I don't wish them dead, that wouldn't make sense to me since I believe in reincarnation. I do however wish many people would have something really bad happen to them. Like my last 2 best friends and last bf, if any of them got into a horrible accident and became paralyized I'd be beyond thrilled. Even thinking about it brings a grin to my face.


----------



## Thomas Paine (Mar 29, 2008)

UltraShy said:


> Oh, it makes them feel bad if you do it right, doing everything possible to screw them over. When they want something you say "Gee, I don't know where that is" and all sorts of other fun stuff to waste their time & energy. It's so fun to see their utter frustration that you've helped cause. Works for me.


Doesn't that end up making you just as bad as them though? For all you know, they may have had just as valid of a reason for doing the thing that you found horrible in the first place. Or maybe they were misunderstood like we are so often with SA. Getting revenge, or wishing it on someone and letting them know about it just helps them validate their motives.

After all, *nobody* thinks they are the bad guy/girl.


----------



## Traci (Jan 26, 2004)

No, hate is a strong word.


----------



## sc47 (May 17, 2009)

Nope. I dislike someone more then anything in this world, yet I would never hate her. That would be giving her way to much power.


----------



## ratbag (Aug 2, 2009)

i guess i don't care enough to wish someone dead, i would definitely wish them out of my life though.


----------



## Madison_Rose (Feb 27, 2009)

I voted yes, but it saddens me a bit. I'm still very frightened of this person and I still have nightmares about him sometimes. I believe he's still dangerous, and the world will be a better place when he leaves it.


----------



## Zeddicus (Apr 1, 2009)

I wouldn't exactly say _yes_, but there _is_ one person out there who I _look forward to meeting_ in the future to show how things have changed over time.

I wouldn't wish death upon them. When you die, you are simply gone - that's it. Sometimes, death just doesn't seem good enough. I'm a very forgiving person, at least in the long run, but if I ever were to meet that person again on my circumstances, it'd probably turn out like something from a Saw movie.


----------



## yellowpaper (Nov 13, 2007)

No. I'll say I wish they were dead, but honestly, I just wish they didn't exist, and there's a difference. I also wish for "karma" or w/e other people have mentioned to get back at some people.


----------



## SAgirl (Nov 15, 2003)

_AVAILABLE DATA_
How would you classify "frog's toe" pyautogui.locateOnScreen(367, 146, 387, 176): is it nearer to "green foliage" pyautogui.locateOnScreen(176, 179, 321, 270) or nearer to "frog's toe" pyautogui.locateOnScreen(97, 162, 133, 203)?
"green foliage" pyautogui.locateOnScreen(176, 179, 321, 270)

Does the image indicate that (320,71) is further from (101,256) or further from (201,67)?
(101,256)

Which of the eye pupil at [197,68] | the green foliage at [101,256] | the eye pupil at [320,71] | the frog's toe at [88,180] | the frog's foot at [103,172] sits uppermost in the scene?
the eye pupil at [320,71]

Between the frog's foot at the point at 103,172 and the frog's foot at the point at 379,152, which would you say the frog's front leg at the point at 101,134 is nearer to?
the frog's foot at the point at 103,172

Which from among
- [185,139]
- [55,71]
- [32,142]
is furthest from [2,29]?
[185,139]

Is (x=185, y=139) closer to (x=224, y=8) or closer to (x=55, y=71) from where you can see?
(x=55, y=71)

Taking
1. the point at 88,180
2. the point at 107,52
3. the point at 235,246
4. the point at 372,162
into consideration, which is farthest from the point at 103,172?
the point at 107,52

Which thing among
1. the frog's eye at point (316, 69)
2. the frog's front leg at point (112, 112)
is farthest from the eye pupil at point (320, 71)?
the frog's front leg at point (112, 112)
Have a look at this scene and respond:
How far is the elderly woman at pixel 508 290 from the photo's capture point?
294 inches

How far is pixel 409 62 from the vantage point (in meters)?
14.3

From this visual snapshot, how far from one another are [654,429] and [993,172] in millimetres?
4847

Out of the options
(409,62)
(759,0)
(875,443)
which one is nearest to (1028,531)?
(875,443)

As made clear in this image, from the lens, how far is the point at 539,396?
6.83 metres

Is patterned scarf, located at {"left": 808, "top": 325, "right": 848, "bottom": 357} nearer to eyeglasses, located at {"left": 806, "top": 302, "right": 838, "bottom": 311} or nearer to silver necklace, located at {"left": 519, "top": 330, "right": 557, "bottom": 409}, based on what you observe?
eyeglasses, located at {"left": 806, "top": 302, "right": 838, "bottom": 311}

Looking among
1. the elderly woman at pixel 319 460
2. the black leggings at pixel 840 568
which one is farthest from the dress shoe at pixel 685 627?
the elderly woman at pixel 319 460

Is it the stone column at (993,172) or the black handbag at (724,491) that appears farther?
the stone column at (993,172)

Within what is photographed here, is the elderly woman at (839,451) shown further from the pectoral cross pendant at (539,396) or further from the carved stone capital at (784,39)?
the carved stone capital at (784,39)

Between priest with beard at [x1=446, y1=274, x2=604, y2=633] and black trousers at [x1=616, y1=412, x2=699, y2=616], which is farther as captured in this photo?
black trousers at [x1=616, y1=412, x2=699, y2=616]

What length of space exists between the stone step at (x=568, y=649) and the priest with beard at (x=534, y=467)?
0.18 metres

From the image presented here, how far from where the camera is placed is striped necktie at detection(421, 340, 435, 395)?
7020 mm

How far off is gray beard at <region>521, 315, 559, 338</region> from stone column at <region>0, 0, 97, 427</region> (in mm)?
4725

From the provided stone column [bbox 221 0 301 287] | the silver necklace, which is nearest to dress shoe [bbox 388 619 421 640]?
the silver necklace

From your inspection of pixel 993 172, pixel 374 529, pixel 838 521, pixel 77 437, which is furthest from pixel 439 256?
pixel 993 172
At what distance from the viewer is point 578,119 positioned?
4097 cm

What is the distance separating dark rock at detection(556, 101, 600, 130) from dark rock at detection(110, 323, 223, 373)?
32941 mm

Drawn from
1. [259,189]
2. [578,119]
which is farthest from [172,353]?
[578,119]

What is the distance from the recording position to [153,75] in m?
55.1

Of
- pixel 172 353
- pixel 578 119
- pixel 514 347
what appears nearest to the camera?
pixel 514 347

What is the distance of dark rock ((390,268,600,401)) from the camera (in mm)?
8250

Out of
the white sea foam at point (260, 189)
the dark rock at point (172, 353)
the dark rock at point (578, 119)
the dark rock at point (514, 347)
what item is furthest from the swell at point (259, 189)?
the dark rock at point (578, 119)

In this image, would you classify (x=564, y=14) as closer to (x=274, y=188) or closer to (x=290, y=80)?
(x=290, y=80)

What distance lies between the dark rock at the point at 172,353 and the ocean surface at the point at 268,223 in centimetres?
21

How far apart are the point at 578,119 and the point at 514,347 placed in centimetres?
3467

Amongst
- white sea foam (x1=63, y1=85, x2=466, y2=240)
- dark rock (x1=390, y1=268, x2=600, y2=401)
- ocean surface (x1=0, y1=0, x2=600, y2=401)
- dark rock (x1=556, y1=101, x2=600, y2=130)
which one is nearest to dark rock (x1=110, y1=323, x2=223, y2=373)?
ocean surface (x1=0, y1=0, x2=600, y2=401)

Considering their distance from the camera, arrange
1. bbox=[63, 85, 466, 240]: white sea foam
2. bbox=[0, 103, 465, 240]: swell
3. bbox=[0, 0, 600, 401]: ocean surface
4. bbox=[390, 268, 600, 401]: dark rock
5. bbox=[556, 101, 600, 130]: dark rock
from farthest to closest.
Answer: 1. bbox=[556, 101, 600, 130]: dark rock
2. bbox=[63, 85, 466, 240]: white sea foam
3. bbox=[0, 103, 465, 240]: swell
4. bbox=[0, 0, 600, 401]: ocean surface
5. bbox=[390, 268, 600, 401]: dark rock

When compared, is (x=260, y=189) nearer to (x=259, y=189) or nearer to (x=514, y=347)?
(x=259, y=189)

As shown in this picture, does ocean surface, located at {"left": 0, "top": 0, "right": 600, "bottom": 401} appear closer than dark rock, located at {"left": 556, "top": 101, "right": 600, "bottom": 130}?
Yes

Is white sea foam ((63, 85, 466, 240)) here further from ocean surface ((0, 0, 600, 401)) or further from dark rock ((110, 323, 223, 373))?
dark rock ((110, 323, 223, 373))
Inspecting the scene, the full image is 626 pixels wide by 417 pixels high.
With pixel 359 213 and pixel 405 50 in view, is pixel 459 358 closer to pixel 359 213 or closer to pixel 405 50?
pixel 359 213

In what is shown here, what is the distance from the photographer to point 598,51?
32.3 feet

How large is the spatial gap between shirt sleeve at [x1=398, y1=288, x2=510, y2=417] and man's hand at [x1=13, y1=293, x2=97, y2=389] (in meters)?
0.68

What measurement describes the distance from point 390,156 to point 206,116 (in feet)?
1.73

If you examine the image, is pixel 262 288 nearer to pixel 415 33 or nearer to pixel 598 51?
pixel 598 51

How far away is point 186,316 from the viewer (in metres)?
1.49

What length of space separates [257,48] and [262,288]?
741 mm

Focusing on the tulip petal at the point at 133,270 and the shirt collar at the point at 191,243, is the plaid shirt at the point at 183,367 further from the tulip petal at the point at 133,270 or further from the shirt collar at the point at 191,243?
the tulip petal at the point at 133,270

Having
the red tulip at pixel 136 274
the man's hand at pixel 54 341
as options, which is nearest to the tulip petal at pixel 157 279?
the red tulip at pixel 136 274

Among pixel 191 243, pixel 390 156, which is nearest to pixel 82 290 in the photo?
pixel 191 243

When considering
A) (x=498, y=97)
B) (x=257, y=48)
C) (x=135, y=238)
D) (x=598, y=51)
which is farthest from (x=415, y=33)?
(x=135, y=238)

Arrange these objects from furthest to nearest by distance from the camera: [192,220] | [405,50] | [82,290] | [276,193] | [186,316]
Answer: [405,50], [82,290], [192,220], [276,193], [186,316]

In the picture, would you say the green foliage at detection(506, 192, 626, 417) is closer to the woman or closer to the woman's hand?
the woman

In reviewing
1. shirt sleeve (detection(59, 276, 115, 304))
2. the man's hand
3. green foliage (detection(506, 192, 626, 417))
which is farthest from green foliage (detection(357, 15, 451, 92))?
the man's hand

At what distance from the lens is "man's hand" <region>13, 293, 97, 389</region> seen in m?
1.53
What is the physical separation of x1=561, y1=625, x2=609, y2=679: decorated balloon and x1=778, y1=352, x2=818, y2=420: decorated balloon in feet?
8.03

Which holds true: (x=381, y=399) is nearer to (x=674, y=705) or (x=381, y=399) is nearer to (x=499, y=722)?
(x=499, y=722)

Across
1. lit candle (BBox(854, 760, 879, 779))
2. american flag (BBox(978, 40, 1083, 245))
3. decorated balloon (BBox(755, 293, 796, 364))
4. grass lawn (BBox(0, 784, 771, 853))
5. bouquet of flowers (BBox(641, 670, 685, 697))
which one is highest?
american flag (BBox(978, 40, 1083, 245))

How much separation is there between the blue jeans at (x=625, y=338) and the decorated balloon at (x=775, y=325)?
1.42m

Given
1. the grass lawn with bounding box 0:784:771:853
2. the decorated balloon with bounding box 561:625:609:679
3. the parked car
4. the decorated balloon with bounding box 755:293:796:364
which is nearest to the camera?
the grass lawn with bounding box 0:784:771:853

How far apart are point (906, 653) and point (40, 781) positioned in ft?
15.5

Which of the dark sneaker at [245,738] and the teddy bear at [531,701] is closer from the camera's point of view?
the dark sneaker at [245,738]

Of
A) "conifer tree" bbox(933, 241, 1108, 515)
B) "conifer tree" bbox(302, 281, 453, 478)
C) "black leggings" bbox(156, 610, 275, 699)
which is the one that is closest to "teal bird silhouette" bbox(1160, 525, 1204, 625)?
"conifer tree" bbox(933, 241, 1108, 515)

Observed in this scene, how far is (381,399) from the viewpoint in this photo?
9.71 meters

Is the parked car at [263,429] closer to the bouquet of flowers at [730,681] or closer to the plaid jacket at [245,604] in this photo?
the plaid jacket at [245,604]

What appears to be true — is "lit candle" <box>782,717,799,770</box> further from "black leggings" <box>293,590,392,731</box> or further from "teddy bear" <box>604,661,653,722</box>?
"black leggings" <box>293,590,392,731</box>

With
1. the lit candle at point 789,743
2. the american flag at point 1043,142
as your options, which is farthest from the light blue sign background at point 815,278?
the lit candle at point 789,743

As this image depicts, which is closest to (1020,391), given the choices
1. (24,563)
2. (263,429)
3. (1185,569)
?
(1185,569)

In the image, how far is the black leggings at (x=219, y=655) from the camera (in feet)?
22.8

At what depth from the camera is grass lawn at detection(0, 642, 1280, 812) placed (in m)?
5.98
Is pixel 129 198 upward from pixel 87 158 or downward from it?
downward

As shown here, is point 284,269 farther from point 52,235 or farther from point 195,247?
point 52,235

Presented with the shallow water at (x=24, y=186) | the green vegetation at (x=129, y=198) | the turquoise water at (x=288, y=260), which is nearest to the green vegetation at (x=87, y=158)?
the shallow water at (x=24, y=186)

_DIRECTIONS_
• 1. In the thread, what does yellowpaper say they honestly wish instead of wishing people dead?
• 2. Count the lines of the records that contain the string "placed", treating uppercase and lowercase as different.
The thread and the records have no connection to each other.

_SOLVED PROBLEMS_
• 1. They wish those people didn't exist.

• 2. 3